ANKARA (ANKA) - Basın Konseyi'nden yapılan açıklamada, Başbakan Davutoğlu'nun, "Sanki birçok gazeteci cezaevinde. Türkiye'de gazetecilerin tutuklu olduğunu söyleyenlerin, bu gazetecilerin adını vermeleri lazım" sözleri anımsatıldı. Açıklamada, Davutoğlu'na şu sorular yöneltildi:
"-İçerideki gazeteciler kimlerdir?
-Gazeteci ya da gazeteci değil kavramları belirlenirken, hangi kıstaslar dikkate alınıyor?
-Sarı basın kartlı ya da henüz basın kartı verilmemiş tutuklu gazetecilerin, düşüncelerini ifade etmekten başka ne gibi suçları bulunmaktadır?
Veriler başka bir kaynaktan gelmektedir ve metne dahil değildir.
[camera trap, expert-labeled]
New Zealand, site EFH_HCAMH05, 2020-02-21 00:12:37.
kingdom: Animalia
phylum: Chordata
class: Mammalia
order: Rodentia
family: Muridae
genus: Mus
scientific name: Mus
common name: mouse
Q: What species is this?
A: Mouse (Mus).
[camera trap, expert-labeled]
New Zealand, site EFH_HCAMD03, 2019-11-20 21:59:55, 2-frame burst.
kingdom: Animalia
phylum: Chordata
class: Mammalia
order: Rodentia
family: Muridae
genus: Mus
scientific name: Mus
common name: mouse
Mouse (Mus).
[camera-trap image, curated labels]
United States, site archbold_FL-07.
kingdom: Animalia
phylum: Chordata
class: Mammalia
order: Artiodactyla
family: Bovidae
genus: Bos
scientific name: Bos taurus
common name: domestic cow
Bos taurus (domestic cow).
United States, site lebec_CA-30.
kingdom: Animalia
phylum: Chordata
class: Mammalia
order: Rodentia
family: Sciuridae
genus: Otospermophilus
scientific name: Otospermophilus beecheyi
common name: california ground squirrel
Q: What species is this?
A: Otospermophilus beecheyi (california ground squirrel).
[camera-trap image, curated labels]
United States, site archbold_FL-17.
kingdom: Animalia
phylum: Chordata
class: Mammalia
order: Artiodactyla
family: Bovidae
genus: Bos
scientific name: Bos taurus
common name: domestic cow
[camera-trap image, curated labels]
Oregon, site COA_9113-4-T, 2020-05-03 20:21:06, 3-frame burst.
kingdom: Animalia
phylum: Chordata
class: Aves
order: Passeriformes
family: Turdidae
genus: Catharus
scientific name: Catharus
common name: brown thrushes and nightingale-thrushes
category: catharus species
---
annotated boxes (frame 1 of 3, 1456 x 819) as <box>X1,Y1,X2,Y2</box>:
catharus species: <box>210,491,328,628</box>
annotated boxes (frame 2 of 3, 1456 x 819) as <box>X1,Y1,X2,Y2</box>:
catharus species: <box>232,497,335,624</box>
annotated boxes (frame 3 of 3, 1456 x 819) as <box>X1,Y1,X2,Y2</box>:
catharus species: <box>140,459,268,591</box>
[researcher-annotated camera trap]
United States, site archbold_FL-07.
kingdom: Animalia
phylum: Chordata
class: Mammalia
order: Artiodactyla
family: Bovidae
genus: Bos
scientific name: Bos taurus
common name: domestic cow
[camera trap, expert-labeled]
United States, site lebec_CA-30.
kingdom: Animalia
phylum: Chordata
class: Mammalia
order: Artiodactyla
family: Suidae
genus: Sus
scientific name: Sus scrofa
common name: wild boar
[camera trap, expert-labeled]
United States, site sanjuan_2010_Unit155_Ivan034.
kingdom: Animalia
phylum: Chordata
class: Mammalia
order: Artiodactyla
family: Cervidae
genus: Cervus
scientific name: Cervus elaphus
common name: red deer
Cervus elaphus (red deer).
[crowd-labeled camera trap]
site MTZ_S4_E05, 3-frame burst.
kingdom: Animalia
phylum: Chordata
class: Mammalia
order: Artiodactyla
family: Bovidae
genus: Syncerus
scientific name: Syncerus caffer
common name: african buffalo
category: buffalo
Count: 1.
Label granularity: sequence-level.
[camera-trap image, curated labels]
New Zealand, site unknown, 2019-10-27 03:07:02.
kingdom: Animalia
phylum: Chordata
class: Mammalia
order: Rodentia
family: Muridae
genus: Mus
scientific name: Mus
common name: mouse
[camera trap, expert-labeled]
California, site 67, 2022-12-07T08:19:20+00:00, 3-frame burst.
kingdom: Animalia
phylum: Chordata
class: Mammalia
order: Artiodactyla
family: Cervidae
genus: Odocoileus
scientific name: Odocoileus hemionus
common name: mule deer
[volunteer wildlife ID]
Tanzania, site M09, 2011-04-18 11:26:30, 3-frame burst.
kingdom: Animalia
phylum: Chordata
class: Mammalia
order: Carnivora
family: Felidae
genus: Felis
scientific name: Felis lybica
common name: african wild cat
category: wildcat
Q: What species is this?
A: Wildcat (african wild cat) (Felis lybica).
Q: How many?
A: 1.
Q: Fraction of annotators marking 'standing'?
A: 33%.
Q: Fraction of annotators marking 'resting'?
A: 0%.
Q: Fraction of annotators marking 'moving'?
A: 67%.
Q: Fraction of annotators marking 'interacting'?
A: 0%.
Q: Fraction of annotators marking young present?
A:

-Sadece 1 Ocak-1 Şubat arasındaki dönemde, 1979-2007 arasında, düşünür gazeteci Abdi İpekçi, Uğur Mumcu, Metin Göktepe, Hrant Dink, Muammer Aksoy öldürülmedi mi? Yoksa yitirdiklerimiz gazeteci değil miydi?
-Gazetecilik ve özgürlükler kavramının içinin boşaltıldığı bu günlerde, tüm sorulara cevap vermesi gereken kurum, kimdir?"
-"BU SÖYLEMLER, OLAYLARI GEÇİŞTİRMEKTEN BAŞKA BİR İŞE YARAMIYOR"-
Gazeteciliğe yönelik bu tür söylemlerin, olayları geçiştirmekten başka bir işe yaramadığına dikkat çekilen açıklamada, şöyle denildi:
"Demir parmaklıkların arkasında, tek bir gazetecinin dahi olması birçok gazetecinin içeride olması demektir ve bu durum demokrasi ayıbıdır. Demokrasi ayıbına ne yazık ki, her geçen gün yenileri ekleniyor. Şırnak'ın Cizre ilçesinde 12 yaşındaki Nihat Kazanhan'ın öldürülmesinin ardından bile, yayın yasağı kararı getiriliyor. Hiç olmadığı kadar ülkedeki birçok olay, sansürleniyor, kamuoyundan gizleniyor. Demokrasinin ana unsuru olan basın ve ifade özgürlüğüne yönelik bu girişimlere son verilmesi gerektiğini, bir kez daha kamuoyunun dikkatine sunuyoruz. Meslekleri uğruna canlarını vermiş olan ölümsüz gazetecileri, 24 Ocak'ta katledilen Uğur Mumcu'yu saygı ve özlemle anıyoruz."